** BEGIN Extract **
Benjamin
Joffe-Walt Responds to Misinterpretations
To
The Editor:
My
last letter seems to have been misunderstood, so I write again attempting
to form a more step-by-step analysis, hopefully easier to discern....
Imagine a society in which violence exists. In this society violence
operates in specific discernible social patterns, such as one group
of people is generally found to be subjugated by violence of a particular
nature. There are numerous examples in mainstream history: Lynch
mobs, slave labor, mass genocide, sexual slavery, forced sterilization,
etc.
all examples of violence that follows specific social
patterns/systems in which one group is violently dominated and exploited.
This imagining, I hope, has so far been easy. Now try
to imagine that these patterns and systems of violence enacted upon
an oppressed group is almost always to and for the explicit benefit
of another group of people, and very rarely the result of individual
madness. Imagine that lynchings are one of many violent tools used
in the maintenance of a system of racialized power, that there is
a pattern of gendered sexual violence so intense that a penis becomes
a tool and a weapon at the disposal of almost any man, even those
nice guys who are made sick by the possibility that
they have the potential to do harm to another. Now the imagining
begins to become a bit more difficult on a personal level
where
do I fall into all of this? we must rightfully ask. Finally,
then, try to imagine that I/you/we are indeed implicated in these
systems of violence
that they by nature create structures of
social power, in which certain groups enjoy the profound privilege
of freedom from violence, while other groups by necessity experience
violence in their daily lives.
When a person of color walks down the streets of Oberlin scared
that a violent incident of racial profiling will occur, it is likely
not a fear of the crazed assault of one individual looking
to attack just anyone. Rather, it is a fear of systemic violence
embodied in white people, borne of a long history of racialized
oppression and of aggressive/violent nativism in the face of national
crises that dates back centuries. When a women walks down
the street scared at night it is likely not a fear of the
crazies that lurk about, but rather a fear of a pattern and
system of gendered and sexualized violence that has shown its ugly
face time and time again and makes it almost impossible to just
trust men. Such violence exists at Oberlin, and to deny its
existence in patterns, within larger social systems, on a local,
national and transnational level, is simply reactionary.
As a white man, I enjoy the privilege of being able to walk down
the streets of Oberlin whistling along, anytime of day or night,
without even the slightest fear of violent attack. I not only have
the privilege of materially not having to deal with such violence,
but the much deeper privilege of personally, politically and culturally
not having to reflect on why such violence occurs, how I am implicated
in it, how it benefits me. Time and again in our everyday lives,
those of us with extreme material, political and cultural privilege
make a critical decision of whether or not to be complicit in the
face of violence we so clearly benefit from. I fear that the former
is true of most of us, but if we are to choose to work to end these
systems of violence and oppression, then we must first do so a personal
level. As Audre Lorde so powerfully writes, the true focus
of revolutionary change is never merely the oppressive situations
which we seek to escape, but that piece of the oppressor that is
planted deep within each of us...for the masters tools will
never dismantle the masters house.
A fundamental part of oppression that people of privilege
have the power to change is silence. As a man I have the privilege,
for example, of not having to worry about being violently attacked
when in the process of becoming sexually involved with a female
friend. Eighty percent of acts of sexual violence are committed
by a perpetrator known to the survivor, and in that I have the pain
of knowing that such a female friend does not enjoy the same privilege.
** END Extract **
** BEGIN Record set **
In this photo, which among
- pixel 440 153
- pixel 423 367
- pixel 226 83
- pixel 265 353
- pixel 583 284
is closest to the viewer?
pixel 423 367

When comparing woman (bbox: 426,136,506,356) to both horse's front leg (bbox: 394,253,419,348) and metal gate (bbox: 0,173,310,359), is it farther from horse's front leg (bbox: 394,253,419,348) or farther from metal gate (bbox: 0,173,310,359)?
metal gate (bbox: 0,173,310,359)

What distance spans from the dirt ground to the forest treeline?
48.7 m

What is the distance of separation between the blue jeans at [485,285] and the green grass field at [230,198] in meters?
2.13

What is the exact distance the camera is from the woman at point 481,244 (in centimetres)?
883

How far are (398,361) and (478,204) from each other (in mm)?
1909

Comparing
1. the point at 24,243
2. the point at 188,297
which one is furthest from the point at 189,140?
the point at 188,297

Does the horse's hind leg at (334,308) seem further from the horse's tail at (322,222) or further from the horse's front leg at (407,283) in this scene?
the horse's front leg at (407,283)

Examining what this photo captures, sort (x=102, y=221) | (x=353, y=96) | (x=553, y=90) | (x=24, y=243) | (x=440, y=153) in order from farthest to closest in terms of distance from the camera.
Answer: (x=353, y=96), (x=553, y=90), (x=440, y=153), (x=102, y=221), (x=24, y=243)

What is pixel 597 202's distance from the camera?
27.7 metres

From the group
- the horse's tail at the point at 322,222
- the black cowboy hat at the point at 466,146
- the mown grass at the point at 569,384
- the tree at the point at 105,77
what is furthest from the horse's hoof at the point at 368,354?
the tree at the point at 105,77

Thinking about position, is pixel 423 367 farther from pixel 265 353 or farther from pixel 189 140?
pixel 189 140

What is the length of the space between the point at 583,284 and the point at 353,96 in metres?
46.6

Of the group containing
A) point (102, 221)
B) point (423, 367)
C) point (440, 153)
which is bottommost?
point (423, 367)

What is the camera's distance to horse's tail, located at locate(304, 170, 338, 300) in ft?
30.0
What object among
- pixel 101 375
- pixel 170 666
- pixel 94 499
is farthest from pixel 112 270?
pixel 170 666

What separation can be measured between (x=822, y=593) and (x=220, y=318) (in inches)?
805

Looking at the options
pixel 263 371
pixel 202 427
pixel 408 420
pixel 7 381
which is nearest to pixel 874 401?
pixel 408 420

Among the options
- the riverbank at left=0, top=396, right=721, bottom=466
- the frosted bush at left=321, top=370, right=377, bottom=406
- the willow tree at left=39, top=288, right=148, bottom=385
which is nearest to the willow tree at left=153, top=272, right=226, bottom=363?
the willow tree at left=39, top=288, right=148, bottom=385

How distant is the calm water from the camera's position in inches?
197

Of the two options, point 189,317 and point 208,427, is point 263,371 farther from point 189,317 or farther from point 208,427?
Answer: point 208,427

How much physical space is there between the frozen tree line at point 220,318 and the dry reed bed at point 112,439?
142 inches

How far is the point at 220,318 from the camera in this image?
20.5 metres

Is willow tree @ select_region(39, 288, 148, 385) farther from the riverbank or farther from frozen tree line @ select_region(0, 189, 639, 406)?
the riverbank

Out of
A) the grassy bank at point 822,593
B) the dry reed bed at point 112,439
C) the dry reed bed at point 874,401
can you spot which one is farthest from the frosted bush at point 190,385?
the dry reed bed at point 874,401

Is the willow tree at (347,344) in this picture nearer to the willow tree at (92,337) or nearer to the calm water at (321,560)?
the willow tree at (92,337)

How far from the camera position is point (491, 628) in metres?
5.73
** END Record set **
Required tasks:
A - Quote the passage of the letter on systemic violence that begins at the words "A fundamental part" and stops after the words "the same privilege.".
B - Print the lines of the records that begin at the line containing "How far from" and run through the end of the records.

Results in order:
A -
A fundamental part of oppression that people of privilege
have the power to change is silence. As a man I have the privilege,
for example, of not having to worry about being violently attacked
when in the process of becoming sexually involved with a female
friend. Eighty percent of acts of sexual violence are committed
by a perpetrator known to the survivor, and in that I have the pain
of knowing that such a female friend does not enjoy the same privilege.

B -
How far from the camera position is point (491, 628) in metres?
5.73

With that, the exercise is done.